Involvement of mannose receptor in the preventive effects of mannose in lipopolysaccharide-induced acute lung injury

Abstract

Although macrophage mannose receptor contributes to the anti-inflammatory procedure, its mechanisms of action are incompletely understood in acute lung injury. We recently found that mannose which could bind to mannose receptor, prevented acute lung injury in rats. Here, we profiled the involvement of mannose receptor in the preventive effects of mannose in lipopolysaccharide-induced acute lung injury in mice. We found that pulmonary edema, protein exudation, and lung histopathology were significantly improved in a dose-dependent manner among the mannose (50, 150, and 450 mg/kg) mice (a bolus tail vein injection of mannose 5 min before and 3h after intratracheal instillation of LPS) compared to the LPS mice. Mannose also prevented the inflammatory cell accumulation, and inhibited production of cytokines. Further, in the in vitro alveolar macrophages, treatment with mannose resulted in decreased phagocytic activity and production of cytokines, and its anti-inflammatory effects were associated with up-regulation of mannose receptor.
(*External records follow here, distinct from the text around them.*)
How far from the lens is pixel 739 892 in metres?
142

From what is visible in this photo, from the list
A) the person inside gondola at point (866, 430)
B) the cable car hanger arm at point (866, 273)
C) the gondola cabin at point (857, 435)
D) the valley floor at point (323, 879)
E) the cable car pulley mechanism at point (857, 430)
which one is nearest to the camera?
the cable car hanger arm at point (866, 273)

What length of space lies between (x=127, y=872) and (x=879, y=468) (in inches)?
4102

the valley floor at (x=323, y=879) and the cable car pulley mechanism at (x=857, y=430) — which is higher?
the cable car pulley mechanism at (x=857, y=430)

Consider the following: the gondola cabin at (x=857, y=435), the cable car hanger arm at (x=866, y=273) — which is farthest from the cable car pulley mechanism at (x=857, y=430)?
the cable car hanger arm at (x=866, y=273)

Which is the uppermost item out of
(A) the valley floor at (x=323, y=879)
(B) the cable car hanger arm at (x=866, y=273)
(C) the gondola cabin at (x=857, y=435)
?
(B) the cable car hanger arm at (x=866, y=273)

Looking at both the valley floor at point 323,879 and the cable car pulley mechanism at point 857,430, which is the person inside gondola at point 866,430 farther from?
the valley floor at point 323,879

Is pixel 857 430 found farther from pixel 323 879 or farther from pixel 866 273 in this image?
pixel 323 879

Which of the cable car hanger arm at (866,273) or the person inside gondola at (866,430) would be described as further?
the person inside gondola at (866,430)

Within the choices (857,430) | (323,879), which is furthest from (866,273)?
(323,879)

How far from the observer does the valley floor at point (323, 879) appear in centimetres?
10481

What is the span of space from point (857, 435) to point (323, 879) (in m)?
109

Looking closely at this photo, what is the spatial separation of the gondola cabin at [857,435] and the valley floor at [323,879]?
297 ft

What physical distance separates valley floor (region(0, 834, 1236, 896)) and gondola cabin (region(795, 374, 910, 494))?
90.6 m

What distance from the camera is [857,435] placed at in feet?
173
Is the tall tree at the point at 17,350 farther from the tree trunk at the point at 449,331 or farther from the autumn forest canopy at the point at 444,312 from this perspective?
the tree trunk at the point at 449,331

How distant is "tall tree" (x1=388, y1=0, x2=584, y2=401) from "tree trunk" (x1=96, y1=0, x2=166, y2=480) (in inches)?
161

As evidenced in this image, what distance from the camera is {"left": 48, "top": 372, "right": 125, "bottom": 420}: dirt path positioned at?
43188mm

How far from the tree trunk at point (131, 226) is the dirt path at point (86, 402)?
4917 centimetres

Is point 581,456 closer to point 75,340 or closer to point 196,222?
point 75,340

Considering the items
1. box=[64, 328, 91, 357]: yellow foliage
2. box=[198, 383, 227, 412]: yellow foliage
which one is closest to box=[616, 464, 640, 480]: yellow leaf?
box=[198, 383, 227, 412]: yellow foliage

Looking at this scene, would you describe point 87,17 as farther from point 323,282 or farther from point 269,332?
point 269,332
Importantly, we found that competitive inhibition of mannose receptor (mannan 2mg/ml) or targeted short interfering RNA-mediated gene suppression of mannose receptor mRNA was associated with the elimination of the anti-inflammatory effects of mannose. Furthermore, the up-regulation of mannose receptor by mannose administration was associated with inhibited NF-kappaB nuclear translocation. Taken together, these studies reveal involvement of mannose receptor and impaired NF-kappaB activation in the mannose prevention of acute lung injury, and implicate mannose receptor as a potential therapeutic target during acute lung injury.